By Edward J. Parkinson
In my article "Immanence, Transcendence, and a
Gnostic View of the Fall of Man in Eden," I contrasted traditional
Christian and Gnostic views of sin. I there discussed "orthodox"
views at somewhat more length than liberal, Gnostic views. Here I
would like to discuss in more detail the Gnostic view of sin.
Bishop Pigott succinctly summarizes the matter by
stating that "involution is the cause of sin and evolution is its
cure" (42). Since involution must of necessity precede evolution,
we cannot consider sin to be evil in an ultimate and unqualified
sense , but only in a relative sense. Sin is always a detour on the
journey back to God but very often a necessary detour because the
only way to learn is to experiment with various choices and in the
process of experimentation to make mistakes.
While certain particular sins might be avoided
(and in many cases ought to be avoided), sin itself is necessary in
the cosmic scheme of things. The Logos descends into virgin matter
to create suitable companions for God. Our Lord has called us to be
not only His "servants," but His friends. This requires that we
leave behind the innocence of the Garden of Eden and "be as Gods,
knowing good and evil" (Genesis 3:5). "Knowing" good and evil
often requires experiencing the consequences of both. We do not
necessarily "know" after memorizing a proposition or, even,
sometimes, after sincerely intellectually assenting. We "know"

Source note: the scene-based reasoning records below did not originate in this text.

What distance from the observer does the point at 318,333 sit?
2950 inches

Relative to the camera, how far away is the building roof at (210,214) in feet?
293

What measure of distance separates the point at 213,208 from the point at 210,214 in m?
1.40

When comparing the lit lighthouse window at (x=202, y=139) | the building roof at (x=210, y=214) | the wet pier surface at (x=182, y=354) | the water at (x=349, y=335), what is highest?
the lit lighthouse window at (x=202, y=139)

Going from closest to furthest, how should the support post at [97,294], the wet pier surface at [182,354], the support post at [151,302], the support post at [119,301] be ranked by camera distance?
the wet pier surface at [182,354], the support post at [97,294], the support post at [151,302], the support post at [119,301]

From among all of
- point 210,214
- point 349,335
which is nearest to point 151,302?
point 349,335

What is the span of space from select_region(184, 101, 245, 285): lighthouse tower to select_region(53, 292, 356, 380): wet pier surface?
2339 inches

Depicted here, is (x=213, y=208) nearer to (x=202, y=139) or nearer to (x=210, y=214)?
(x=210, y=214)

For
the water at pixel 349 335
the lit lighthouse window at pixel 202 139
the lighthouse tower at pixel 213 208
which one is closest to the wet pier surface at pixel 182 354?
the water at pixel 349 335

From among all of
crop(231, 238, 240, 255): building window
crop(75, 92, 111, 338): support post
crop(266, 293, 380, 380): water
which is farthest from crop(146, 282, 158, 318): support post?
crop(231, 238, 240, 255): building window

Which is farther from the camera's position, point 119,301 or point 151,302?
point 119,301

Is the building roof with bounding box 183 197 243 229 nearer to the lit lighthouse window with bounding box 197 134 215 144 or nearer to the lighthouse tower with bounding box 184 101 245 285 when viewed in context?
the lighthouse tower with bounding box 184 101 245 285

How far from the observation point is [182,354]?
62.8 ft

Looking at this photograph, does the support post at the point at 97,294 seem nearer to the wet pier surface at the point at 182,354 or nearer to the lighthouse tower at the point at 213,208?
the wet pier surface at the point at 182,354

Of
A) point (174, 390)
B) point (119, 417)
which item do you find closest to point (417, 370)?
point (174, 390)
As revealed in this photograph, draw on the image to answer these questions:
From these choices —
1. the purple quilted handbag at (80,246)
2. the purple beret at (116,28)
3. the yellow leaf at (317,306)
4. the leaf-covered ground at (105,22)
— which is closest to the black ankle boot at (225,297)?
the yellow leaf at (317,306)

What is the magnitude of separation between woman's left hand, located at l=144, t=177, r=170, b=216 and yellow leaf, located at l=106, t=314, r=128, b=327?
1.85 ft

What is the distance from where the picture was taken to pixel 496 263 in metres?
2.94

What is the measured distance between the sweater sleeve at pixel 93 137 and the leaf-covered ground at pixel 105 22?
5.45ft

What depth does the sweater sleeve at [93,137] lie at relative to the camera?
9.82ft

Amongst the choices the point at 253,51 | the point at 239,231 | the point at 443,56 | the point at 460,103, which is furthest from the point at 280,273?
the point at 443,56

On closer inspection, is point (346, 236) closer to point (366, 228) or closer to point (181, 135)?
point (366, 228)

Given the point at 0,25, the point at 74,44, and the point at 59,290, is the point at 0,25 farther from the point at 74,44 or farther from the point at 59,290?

only when experience has brought the truth home to the deepest
levels of our psyches. This why Annie Besant in Dharma opines that it is sometimes better for a man to go ahead and commit
a particular sin (even if it be a terrible sin) and experience the
full bitterness of the punishment rather than to resist and keep
"wanting" the indulgence from which he artificially restrains
himself. If he follows the latter futile course, he will eventually
sin anyway—probably even more grievously than he would have had he
succumbed to temptation earlier—and, in addition to the detour
occasioned by the particular sin, will have wasted much time in
futilely gnashing his teeth "wanting" something which he does
not yet "know" is wrong (68—70). "Thoughts against
thoughts in groans grind," says the nineteenth-century Jesuit poet
G.M. Hopkins in his imaginative vision of hell, "Spelt From
Sybil's Leaves." Bishop Leadbeater states the case quite
eloquently and succinctly: "It may be objected that in daily life
we constantly see people doing what they must know to be wrong, but
this is a misstatement of the case. They are doing what they have
been told is wrong, which is quite a different matter. If a
man really knows that an action is wrong, and that it will
inevitably be followed by evil consequences, he is careful to avoid
it. A man really knows that fire will burn him; therefore he
does not put his hand into it" (84). Sin, therefore, is necessary
for spiritual evolution.
In Dharma Annie Besant defines sin as any
choice that hinders a creature's spiritual evolution. Because
creatures have different natures and are evolving along different
paths and are at different stages on those paths and because
different creatures have different roles to play in the universe,
morality must of necessity be relative (5—17). It would be a
progressive step for an uneducated criminal to become a
Pentecostalist; it would be a regressive step for most Gnostic
Catholics. For a short-order cook at a fast food restaurant,
accepting a job as a bank teller would be a step forward; it
would, however, be a step backward for a board-certified
ophthalmologist. It is good for a diabetic to take an insulin
injection every day; it would be bad for a healthy person to do so.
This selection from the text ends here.